Append one line per task. If the process dies at task 487, you resume from line 488 next run. This is the single highest-leverage habit in any eval harness — and it's 6 lines of code.

python
async def run_all(tasks, out_path="results.jsonl"):
    out = Path(out_path); out.touch(exist_ok=True)
    seen = {json.loads(l)["id"] for l in out.read_text().splitlines() if l}
    queue = [t for t in tasks if t["id"] not in seen]
    coros = [run_one(t) for t in queue]
    for fut in asyncio.as_completed(coros):
        try:
            r = await fut
        except Exception as e:
            r = {"ok": False, "error": repr(e)}
        with out.open("a") as f:
            f.write(json.dumps(r) + "\n")

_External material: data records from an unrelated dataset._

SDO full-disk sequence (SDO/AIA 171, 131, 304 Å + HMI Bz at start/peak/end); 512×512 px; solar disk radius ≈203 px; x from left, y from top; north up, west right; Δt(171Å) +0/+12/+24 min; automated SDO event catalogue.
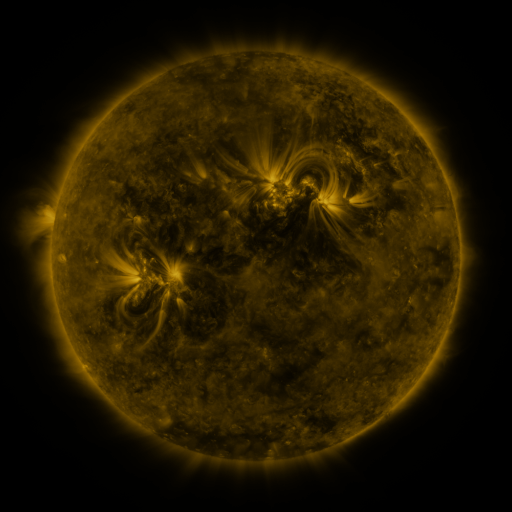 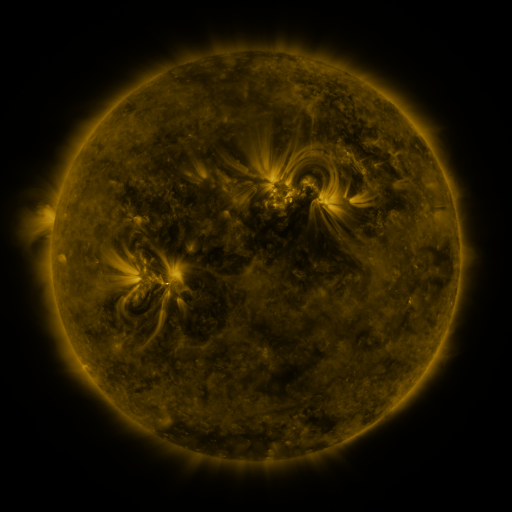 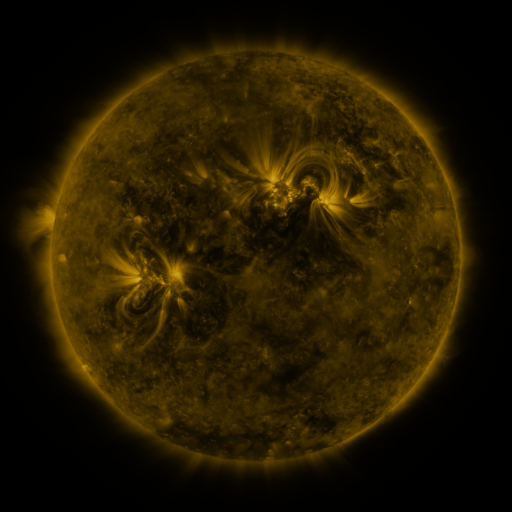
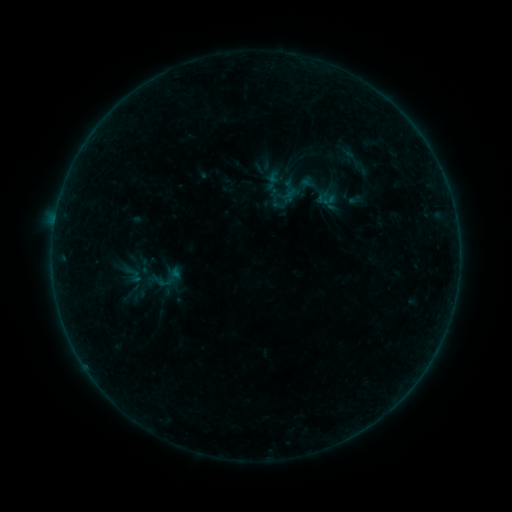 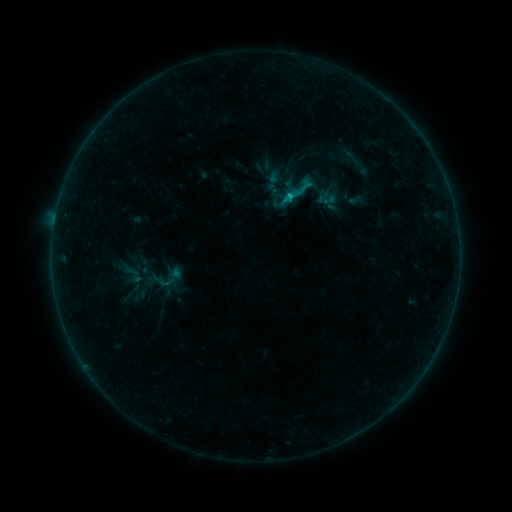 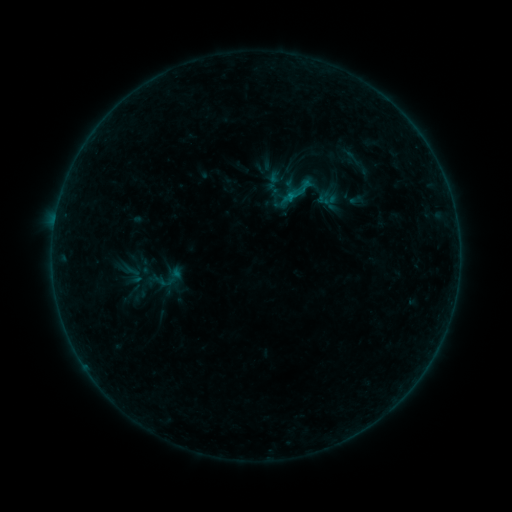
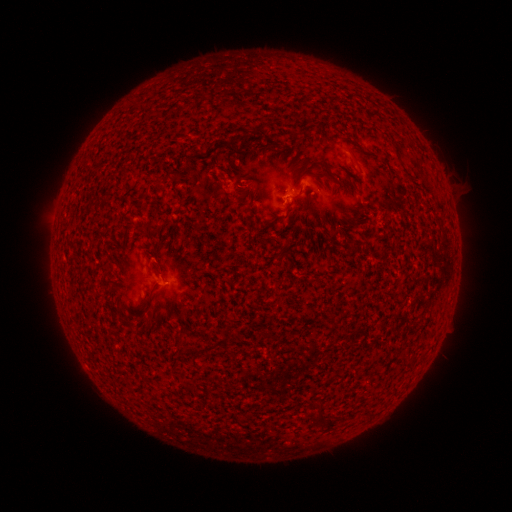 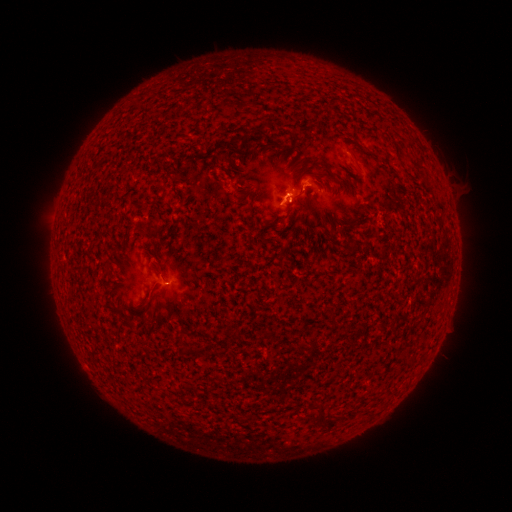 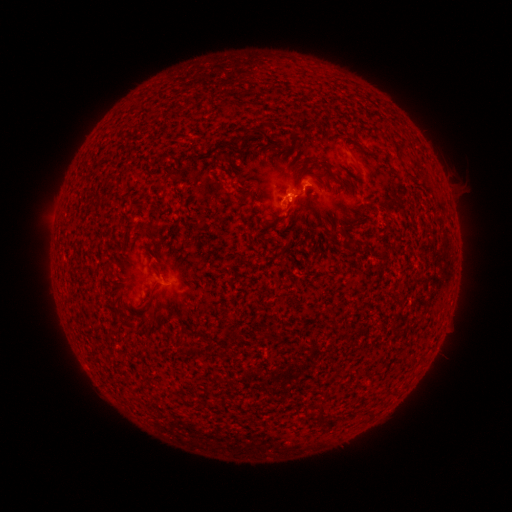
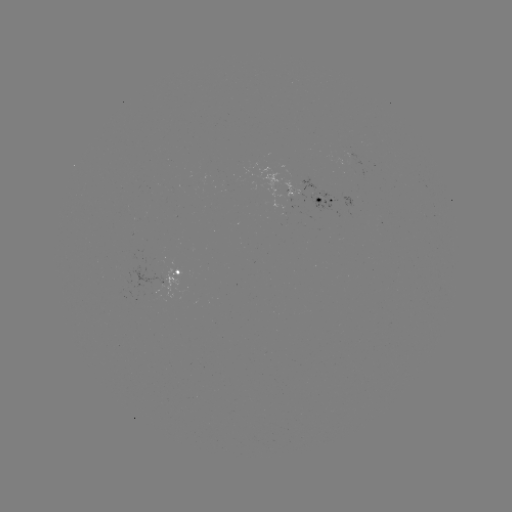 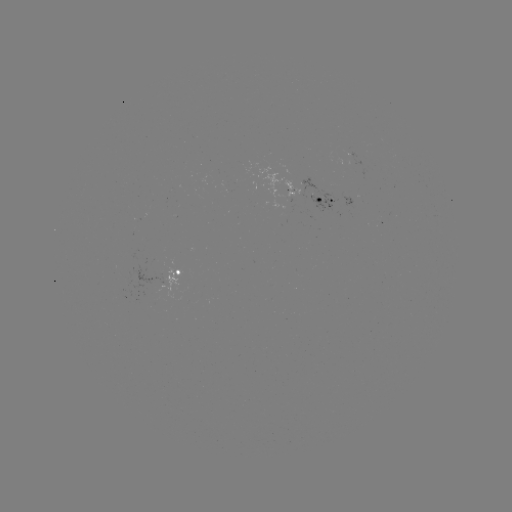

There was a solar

In my last run, 200 tasks dropped from 4h12m serial to 11m48m wall-clock at 50 concurrent — and a power blip at task 173 cost me 27 tasks, not the whole suite.

3. Score with a deterministic function, not vibes

output_text == expected is the bar. For trajectory checks (did the agent call the right tool?), parse the message log. Save the LLM-judge path for the ~10% of cases where string-match genuinely fails — judge-vs-human Spearman needs 0.80+ before it's worth the latency and cost.

python
def score(results_path="results.jsonl", gold: dict[str, str] | None = None) -> dict:
    rows = [json.loads(l) for l in Path(results_path).read_text().splitlines() if l]
    lat = sorted(r["latency_s"] for r in rows if r.get("ok"))
    pass_rate = (
        sum(1 for r in rows if (gold or {}).get(r["id"], "").strip() == r.get("output","").strip())
        / max(len(rows), 1)
    )
    return {
        "n": len(rows),
        "pass_rate": round(pass_rate, 3),
        "p50_latency_s": lat[len(lat)//2] if lat else None,
        "error_rate": round(1 - sum(r.get("ok", False) for r in rows) / max(len(rows), 1), 3),
    }

Measure before you trust it

Run a 20-task smoke at concurrency 1, 10, 50, 100 before scaling to the full set. Plot error rate vs throughput. The right number is where error rate starts to climb — that's your provider's real ceiling, not the marketing one.

The take

Three knobs — semaphore, JSONL append, deterministic scorer — turn a six-hour eval into a 12-minute one with crash recovery baked in. Reach for Ray when 50 concurrent isn't enough; reach for an LLM judge when string-match is genuinely wrong; reach for nothing else.


2026-07-01. Tested July 2026 on Python 3.12, openai 1.97, asyncio default loop, 200-task SWE-bench-lite sample.